## Required task
Can you copy out all of the following material word for word, leaving out the pictures?

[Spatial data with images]
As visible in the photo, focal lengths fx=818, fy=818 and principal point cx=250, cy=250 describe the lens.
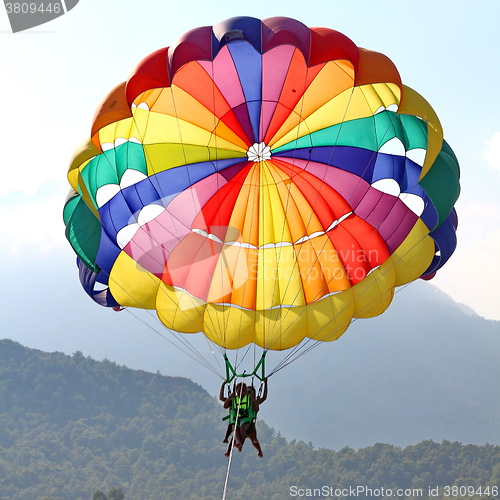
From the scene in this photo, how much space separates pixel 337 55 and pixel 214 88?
91.3 inches

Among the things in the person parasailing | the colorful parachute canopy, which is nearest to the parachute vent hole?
the colorful parachute canopy

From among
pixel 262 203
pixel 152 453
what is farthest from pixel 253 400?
pixel 152 453

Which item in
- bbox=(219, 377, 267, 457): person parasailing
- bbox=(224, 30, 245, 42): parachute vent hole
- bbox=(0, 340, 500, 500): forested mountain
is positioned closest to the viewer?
bbox=(224, 30, 245, 42): parachute vent hole

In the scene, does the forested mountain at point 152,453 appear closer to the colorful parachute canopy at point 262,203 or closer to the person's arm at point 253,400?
the colorful parachute canopy at point 262,203

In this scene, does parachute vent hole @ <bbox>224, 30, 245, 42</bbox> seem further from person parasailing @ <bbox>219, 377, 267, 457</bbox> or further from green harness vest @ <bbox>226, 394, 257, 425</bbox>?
green harness vest @ <bbox>226, 394, 257, 425</bbox>

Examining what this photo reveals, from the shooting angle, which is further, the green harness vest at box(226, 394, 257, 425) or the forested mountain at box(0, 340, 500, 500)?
the forested mountain at box(0, 340, 500, 500)

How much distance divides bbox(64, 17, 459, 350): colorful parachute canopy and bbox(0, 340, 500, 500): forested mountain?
155 feet

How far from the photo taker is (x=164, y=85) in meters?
11.3

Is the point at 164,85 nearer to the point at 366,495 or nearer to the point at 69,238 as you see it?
the point at 69,238

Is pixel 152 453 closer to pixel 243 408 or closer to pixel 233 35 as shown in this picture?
pixel 243 408

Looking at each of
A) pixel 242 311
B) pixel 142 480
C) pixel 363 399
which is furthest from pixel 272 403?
pixel 242 311

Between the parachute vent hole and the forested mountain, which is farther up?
the forested mountain

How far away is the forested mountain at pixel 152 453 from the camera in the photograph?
238 feet

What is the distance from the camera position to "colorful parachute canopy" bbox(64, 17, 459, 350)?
495 inches
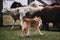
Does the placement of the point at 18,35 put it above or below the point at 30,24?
below

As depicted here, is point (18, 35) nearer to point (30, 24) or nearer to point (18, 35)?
point (18, 35)

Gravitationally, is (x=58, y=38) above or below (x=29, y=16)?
below

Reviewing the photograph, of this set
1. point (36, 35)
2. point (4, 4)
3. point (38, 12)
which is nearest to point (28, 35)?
point (36, 35)

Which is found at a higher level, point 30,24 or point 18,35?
point 30,24

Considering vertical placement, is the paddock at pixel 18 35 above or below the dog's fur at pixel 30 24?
below

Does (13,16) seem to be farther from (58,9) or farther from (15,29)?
(58,9)

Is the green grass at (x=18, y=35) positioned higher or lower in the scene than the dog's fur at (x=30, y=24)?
lower

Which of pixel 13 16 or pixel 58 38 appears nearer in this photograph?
pixel 58 38

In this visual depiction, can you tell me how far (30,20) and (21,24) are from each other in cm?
14

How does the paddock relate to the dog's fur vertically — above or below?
below

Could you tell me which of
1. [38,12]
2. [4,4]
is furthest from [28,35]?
[4,4]

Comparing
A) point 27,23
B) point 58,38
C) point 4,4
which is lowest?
point 58,38

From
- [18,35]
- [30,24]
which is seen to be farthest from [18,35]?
[30,24]

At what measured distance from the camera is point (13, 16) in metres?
3.04
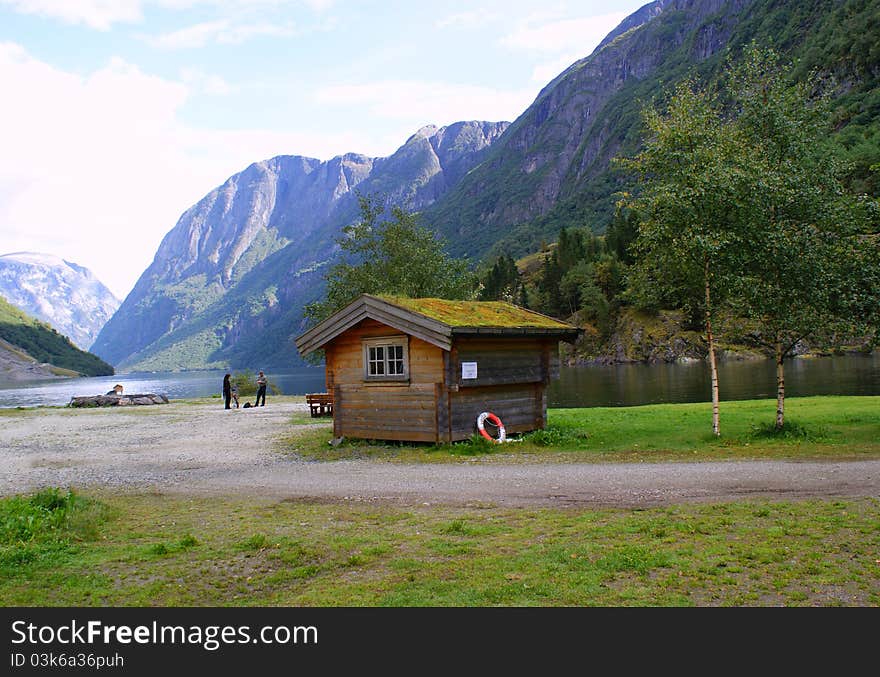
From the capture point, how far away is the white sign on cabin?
20078mm

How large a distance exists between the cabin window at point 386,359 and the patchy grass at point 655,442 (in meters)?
2.15

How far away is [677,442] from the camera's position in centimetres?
1984

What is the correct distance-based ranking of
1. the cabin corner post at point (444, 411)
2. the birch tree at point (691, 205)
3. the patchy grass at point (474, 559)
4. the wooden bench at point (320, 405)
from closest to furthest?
the patchy grass at point (474, 559)
the birch tree at point (691, 205)
the cabin corner post at point (444, 411)
the wooden bench at point (320, 405)

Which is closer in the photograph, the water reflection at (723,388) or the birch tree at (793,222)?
the birch tree at (793,222)

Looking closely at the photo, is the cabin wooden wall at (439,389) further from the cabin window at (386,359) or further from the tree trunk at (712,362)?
the tree trunk at (712,362)

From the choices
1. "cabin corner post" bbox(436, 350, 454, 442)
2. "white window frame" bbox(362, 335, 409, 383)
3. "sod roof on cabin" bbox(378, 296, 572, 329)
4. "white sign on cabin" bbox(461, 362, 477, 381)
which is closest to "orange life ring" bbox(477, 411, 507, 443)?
"cabin corner post" bbox(436, 350, 454, 442)

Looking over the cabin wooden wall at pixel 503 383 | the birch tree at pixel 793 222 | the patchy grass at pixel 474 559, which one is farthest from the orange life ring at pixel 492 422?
the patchy grass at pixel 474 559

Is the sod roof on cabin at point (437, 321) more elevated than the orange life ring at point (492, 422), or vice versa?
the sod roof on cabin at point (437, 321)

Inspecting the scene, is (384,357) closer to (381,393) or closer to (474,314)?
(381,393)

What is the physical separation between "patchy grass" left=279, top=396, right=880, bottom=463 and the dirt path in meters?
1.24

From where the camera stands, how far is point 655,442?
20.0m

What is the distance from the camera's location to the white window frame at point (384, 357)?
20938mm
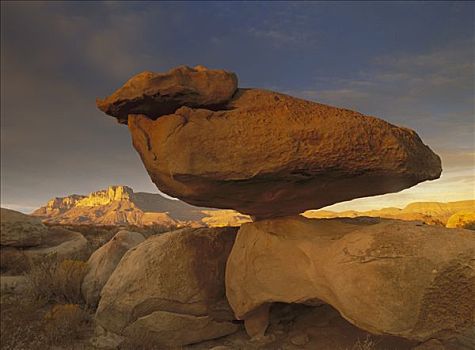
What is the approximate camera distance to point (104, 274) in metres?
8.52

## Correct result
As visible in the photo, focal lengths fx=818, fy=818 and principal point cx=250, cy=250 describe the lens.
From the scene in this photo, how much space separates pixel 337 55 and pixel 214 88?
91.3 inches

Among the things in the person parasailing | the colorful parachute canopy, which is nearest to the parachute vent hole?
the colorful parachute canopy

From among
pixel 262 203
pixel 152 453
what is farthest from pixel 253 400?
pixel 152 453

Which item in
- bbox=(219, 377, 267, 457): person parasailing
- bbox=(224, 30, 245, 42): parachute vent hole
- bbox=(0, 340, 500, 500): forested mountain
is positioned closest to the viewer?
bbox=(224, 30, 245, 42): parachute vent hole

In the scene, does the forested mountain at point 152,453 appear closer to the colorful parachute canopy at point 262,203 or closer to the person's arm at point 253,400?
the colorful parachute canopy at point 262,203

In this scene, does parachute vent hole @ <bbox>224, 30, 245, 42</bbox> seem further from person parasailing @ <bbox>219, 377, 267, 457</bbox> or further from green harness vest @ <bbox>226, 394, 257, 425</bbox>?
green harness vest @ <bbox>226, 394, 257, 425</bbox>

Examining what this photo reveals, from the shooting angle, which is further, the green harness vest at box(226, 394, 257, 425) or the forested mountain at box(0, 340, 500, 500)?
the forested mountain at box(0, 340, 500, 500)

How much distance divides bbox(64, 17, 459, 350): colorful parachute canopy and bbox(0, 340, 500, 500): forested mountain?
155 feet

How far from the photo taker is (x=164, y=85) in meters?
11.3

Is the point at 164,85 nearer to the point at 366,495 or nearer to the point at 69,238 as you see it?
the point at 69,238

Is pixel 152 453 closer to pixel 243 408 or closer to pixel 233 35 as shown in this picture?
pixel 243 408

Looking at each of
A) pixel 242 311
B) pixel 142 480
C) pixel 363 399
which is furthest from pixel 272 403?
pixel 242 311

Between the parachute vent hole and the forested mountain, which is farther up?
the forested mountain

How far away is the forested mountain at pixel 152 453 from the camera in the photograph?
238 feet

What is the distance from the camera position to "colorful parachute canopy" bbox(64, 17, 459, 350)?
495 inches
Does the placement of the point at 18,35 put it above or below the point at 30,24?
below

As depicted here, is point (18, 35) nearer to point (30, 24) or nearer to point (18, 35)?
point (18, 35)

Gravitationally, is (x=58, y=38) above or below (x=29, y=16)?
below

Reviewing the photograph, of this set
1. point (36, 35)
2. point (4, 4)
3. point (38, 12)
which is nearest to point (28, 35)?
point (36, 35)

Which is found at a higher level, point 30,24 or point 18,35?
point 30,24

Considering vertical placement, is the paddock at pixel 18 35 above or below the dog's fur at pixel 30 24?
below

Does (13,16) seem to be farther from (58,9) or farther from (15,29)?
(58,9)

Is the green grass at (x=18, y=35) positioned higher or lower in the scene than the dog's fur at (x=30, y=24)?
lower

Which of pixel 13 16 or pixel 58 38 appears nearer in this photograph?
pixel 58 38

In this visual depiction, can you tell me how far (30,20) and (21,24) are from each other in cm?
14

How does the paddock relate to the dog's fur vertically — above or below?
below

Could you tell me which of
1. [38,12]
2. [4,4]
is furthest from [28,35]?
[4,4]

Comparing
A) point 27,23
B) point 58,38
C) point 4,4
which is lowest?
point 58,38

From
- [18,35]
- [30,24]
which is seen to be farthest from [18,35]?
[30,24]

At what measured distance from the camera is point (13, 16) in metres?
3.04
From the capture point, how far away is the white sign on cabin?
20078mm

How large a distance exists between the cabin window at point 386,359 and the patchy grass at point 655,442 (in meters)?
2.15

How far away is [677,442] from the camera's position in centimetres?
1984

What is the correct distance-based ranking of
1. the cabin corner post at point (444, 411)
2. the birch tree at point (691, 205)
3. the patchy grass at point (474, 559)
4. the wooden bench at point (320, 405)
from closest to furthest?
the patchy grass at point (474, 559)
the birch tree at point (691, 205)
the cabin corner post at point (444, 411)
the wooden bench at point (320, 405)

Which is closer in the photograph, the water reflection at (723,388) or the birch tree at (793,222)?
the birch tree at (793,222)

Looking closely at the photo, is the cabin wooden wall at (439,389) further from the cabin window at (386,359) or further from the tree trunk at (712,362)?
the tree trunk at (712,362)

From the choices
1. "cabin corner post" bbox(436, 350, 454, 442)
2. "white window frame" bbox(362, 335, 409, 383)
3. "sod roof on cabin" bbox(378, 296, 572, 329)
4. "white sign on cabin" bbox(461, 362, 477, 381)
which is closest to "orange life ring" bbox(477, 411, 507, 443)?
"cabin corner post" bbox(436, 350, 454, 442)

Looking over the cabin wooden wall at pixel 503 383 | the birch tree at pixel 793 222 | the patchy grass at pixel 474 559, which one is farthest from the orange life ring at pixel 492 422?
the patchy grass at pixel 474 559

Is the sod roof on cabin at point (437, 321) more elevated than the orange life ring at point (492, 422), or vice versa?
the sod roof on cabin at point (437, 321)

Inspecting the scene, is (384,357) closer to (381,393) or closer to (474,314)?
(381,393)

What is the physical separation between "patchy grass" left=279, top=396, right=880, bottom=463 and the dirt path in meters?
1.24

From where the camera stands, how far is point 655,442?
20.0m

What is the distance from the camera's location to the white window frame at point (384, 357)?
20938mm
What is the approximate camera distance to point (104, 274) in metres?
8.52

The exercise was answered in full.